High-risk pregnancies current life-threatening demanding situations to 2 of your sufferers: the mum and her fetus. The direct, exemplary assistance in Protocols for High-Risk being pregnant allows you to -better comprehend your sufferers' stipulations -devise optimal administration thoughts -maximize the end result and reduce the problems for either the mummy and her fetus to augment medical relevance, every one protocol is written as though the sufferer have been current.

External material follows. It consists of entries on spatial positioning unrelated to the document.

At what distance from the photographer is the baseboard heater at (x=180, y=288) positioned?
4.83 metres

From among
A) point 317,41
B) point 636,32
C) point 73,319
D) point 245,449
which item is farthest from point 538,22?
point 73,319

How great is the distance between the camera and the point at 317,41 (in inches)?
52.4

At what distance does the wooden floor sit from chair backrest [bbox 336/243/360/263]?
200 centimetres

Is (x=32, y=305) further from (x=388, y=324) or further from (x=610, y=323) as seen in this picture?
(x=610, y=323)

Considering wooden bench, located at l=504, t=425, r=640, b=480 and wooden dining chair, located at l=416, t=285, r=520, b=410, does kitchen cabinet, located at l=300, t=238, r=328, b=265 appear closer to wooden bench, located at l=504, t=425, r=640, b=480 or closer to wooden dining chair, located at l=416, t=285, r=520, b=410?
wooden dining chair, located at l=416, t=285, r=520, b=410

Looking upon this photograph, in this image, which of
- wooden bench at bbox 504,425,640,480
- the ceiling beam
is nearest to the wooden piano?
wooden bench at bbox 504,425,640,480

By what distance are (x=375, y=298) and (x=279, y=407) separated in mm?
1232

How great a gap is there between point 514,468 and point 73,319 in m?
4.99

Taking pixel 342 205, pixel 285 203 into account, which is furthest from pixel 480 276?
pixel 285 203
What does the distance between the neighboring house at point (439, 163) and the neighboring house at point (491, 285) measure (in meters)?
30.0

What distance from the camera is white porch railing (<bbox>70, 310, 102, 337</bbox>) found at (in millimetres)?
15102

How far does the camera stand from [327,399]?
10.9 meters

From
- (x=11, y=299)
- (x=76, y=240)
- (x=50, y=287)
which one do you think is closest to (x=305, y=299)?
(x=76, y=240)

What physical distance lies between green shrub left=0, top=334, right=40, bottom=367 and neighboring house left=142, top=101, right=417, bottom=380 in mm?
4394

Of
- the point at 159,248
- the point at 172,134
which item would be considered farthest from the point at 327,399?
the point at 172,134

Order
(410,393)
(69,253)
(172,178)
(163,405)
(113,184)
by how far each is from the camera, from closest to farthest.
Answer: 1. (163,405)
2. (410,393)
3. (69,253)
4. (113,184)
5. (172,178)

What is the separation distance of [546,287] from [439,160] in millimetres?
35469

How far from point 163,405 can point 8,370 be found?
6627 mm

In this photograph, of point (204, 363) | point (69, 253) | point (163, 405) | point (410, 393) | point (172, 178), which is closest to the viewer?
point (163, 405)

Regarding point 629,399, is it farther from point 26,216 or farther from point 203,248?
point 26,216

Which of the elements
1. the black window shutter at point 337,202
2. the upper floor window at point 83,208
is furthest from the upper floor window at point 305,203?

Extra info for Maternal-fetal evidence based guidelines

Example text

Bates SM, Greer IA, Pabinger I, Venous thromboembolism, thrombophilia, antithrombotic therapy, and pregnancy: American College of Chest Physicians Evidence-Based Clinical Practice Guidelines (8th Edition). Chest 2008; 133(6 suppl):844S–886S. [Guidelines] 30. Hofmeyr GJ, Lawrie TA, Atallah AN, Calcium supplementation during pregnancy for preventing hypertensive disorders and related problems. Cochrane Database Syst Rev 2010; (8): CD001059. [Meta-analysis; 13 RCTs, n = 15,730; I] 31. Levine RJ, Hauth JC, Curet LB, Trial of calcium to prevent preeclampsia.

Timing the delivery of a very premature infant <34 weeks in the presence of severe preeclampsia is a difficult clinical decision. When the mother’s life is in danger, there is no doubt that delivery is the only correct course of action. This situation is rare. More usually, the risks of maternal morbidity if the pregnancy is continued have to be constantly balanced against the hazards of prematurity to the fetus if it is delivered too early. The options are expeditious delivery or expectant management to improve perinatal outcome, but there are only two small trials comparing these approaches at 28 to 32–34 weeks (66,67).

The global impact of pre-eclampsia and eclampsia. Semin Perinatol 2009; 33(3):130–137. [Review; III] 80. Duley L, Henderson-Smart DJ, Walker GJ, Magnesium sulphate versus diazepam for eclampsia. Cochrane Database Syst Rev 2010; 12:CD000127. [Meta-analysis; 7 RCTs, n = 1396; I] 81. Duley L, Henderson-Smart DJ, Chou D. Magnesium sulphate versus phenytoin for eclampsia. Cochrane Database Syst Rev 2010; (10):CD000128. [Meta-analysis; 7 RCTs, n = 972; I] 19 82. Duley L, Gulmezoglu AM, Chou D. Magnesium sulphate versus lytic cocktail for eclampsia.